A Regex Based Tokenizer for Parsers
This package provides a flexible and efficient tokenizer that utilizes regular expressions to break down text into tokens for parsing. It's primarily designed for use within parsers developed by Porifa, but can be adapted for other parsing tasks as well.
- Regex-based tokenization: Define token patterns using regular expressions for precise control.
- Token types: Assign a unique type to each token for identification and processing.
- Trivia handling: Attach additional data to tokens, such as comments or whitespace, for custom handling.
- Skippable tokens: Specify token types to be ignored during parsing.
- Customizable tokenization logic: Inject custom tokenization logic through a trivia function.
- EOF handling: Detects the end of the input stream.
- Peeking: Preview upcoming tokens without consuming them.

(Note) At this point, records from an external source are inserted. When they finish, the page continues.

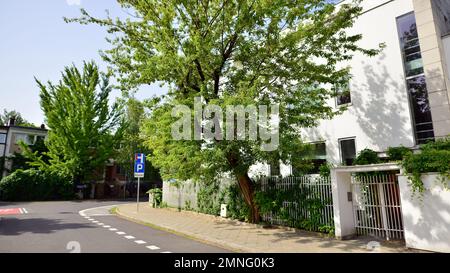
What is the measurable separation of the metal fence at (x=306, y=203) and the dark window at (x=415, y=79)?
488 cm

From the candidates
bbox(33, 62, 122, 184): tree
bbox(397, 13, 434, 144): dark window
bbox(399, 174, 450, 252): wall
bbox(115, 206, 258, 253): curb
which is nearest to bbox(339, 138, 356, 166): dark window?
bbox(397, 13, 434, 144): dark window

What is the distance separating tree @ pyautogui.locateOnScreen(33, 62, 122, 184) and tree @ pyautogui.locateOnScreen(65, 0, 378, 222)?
20.2 metres

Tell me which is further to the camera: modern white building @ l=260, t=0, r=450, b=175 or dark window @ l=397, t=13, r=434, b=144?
dark window @ l=397, t=13, r=434, b=144

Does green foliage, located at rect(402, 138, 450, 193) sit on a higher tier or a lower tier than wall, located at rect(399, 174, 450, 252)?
higher

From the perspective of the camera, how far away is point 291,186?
411 inches

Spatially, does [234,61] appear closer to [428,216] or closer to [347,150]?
[347,150]

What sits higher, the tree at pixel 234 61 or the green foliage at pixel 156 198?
the tree at pixel 234 61

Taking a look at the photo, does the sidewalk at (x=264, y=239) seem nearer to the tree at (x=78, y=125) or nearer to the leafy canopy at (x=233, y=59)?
the leafy canopy at (x=233, y=59)

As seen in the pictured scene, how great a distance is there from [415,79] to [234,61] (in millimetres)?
7547

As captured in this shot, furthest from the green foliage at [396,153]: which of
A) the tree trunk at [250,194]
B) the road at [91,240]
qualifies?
the road at [91,240]

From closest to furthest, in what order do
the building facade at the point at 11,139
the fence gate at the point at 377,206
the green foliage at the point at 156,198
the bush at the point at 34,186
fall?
the fence gate at the point at 377,206
the green foliage at the point at 156,198
the bush at the point at 34,186
the building facade at the point at 11,139

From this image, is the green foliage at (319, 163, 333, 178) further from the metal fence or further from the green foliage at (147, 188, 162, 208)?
the green foliage at (147, 188, 162, 208)

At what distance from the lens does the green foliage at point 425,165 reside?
6.48 meters

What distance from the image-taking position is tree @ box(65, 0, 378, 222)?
945 cm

- Utility functions: Build regular expressions from special characters for convenience.
npm install @porifa/tokenizer
- Import the Tokenizer class:
import { Tokenizer, TokenDefinition } from '@porifa/tokenizer';
- Define token definitions:
enum TokenKind {
EOF = 'eof',
UNRECOGNIZED = 'unrecognized',
WHITESPACE = 'whitespace',
IDENTIFIER = 'identifier',
IF = 'if',
ELSE = 'else',
WHILE = 'while',
FOR = 'for',
SEMICOLON = ',',
}
const keywordMap: Record<string, TokenKind> = {
if: TokenKind.IF,
else: TokenKind.ELSE,
while: TokenKind.WHILE,
for: TokenKind.FOR,
};
const tokenDefinitions: TokenDefinition<TokenKind>[] = [
{ regex: /if|else|while|for/, tokenMap: keywordMap },
{ regex: /[a-zA-Z_][a-zA-Z0-9_]*/, tokenMap: {}, kind: TokenKind.IDENTIFIER },
{ regex: /\s+/, tokenMap: {}, kind: TokenKind.WHITESPACE },
// ... more token definitions
];
- Create a tokenizer instance:
const tokenizer = new Tokenizer<TokenKind, { text: string }>(
tokenDefinitions,
[TokenKind.WHITESPACE],
TokenKind.EOF,
TokenKind.UNRECOGNIZED,
(token, tokenizer) => ({ text: tokenizer.code.substring(token.start, token.start + token.length) })
);
- Provide input code:
tokenizer.setInput(code);
- Iterate through tokens:
while (!tokenizer.isEndOfFile()) {
const token = tokenizer.nextToken();
console.log(token.kind, token.triviaData?.text);
}
- Explore the Token and Tokenizer classes for detailed properties and methods.
- Refer to the examples directory for usage in different parsing scenarios.
- Consider contributing to the package for enhancements and bug fixes.
We welcome contributions to this package! Please follow our contribution guidelines.
This package is licensed under the MIT License.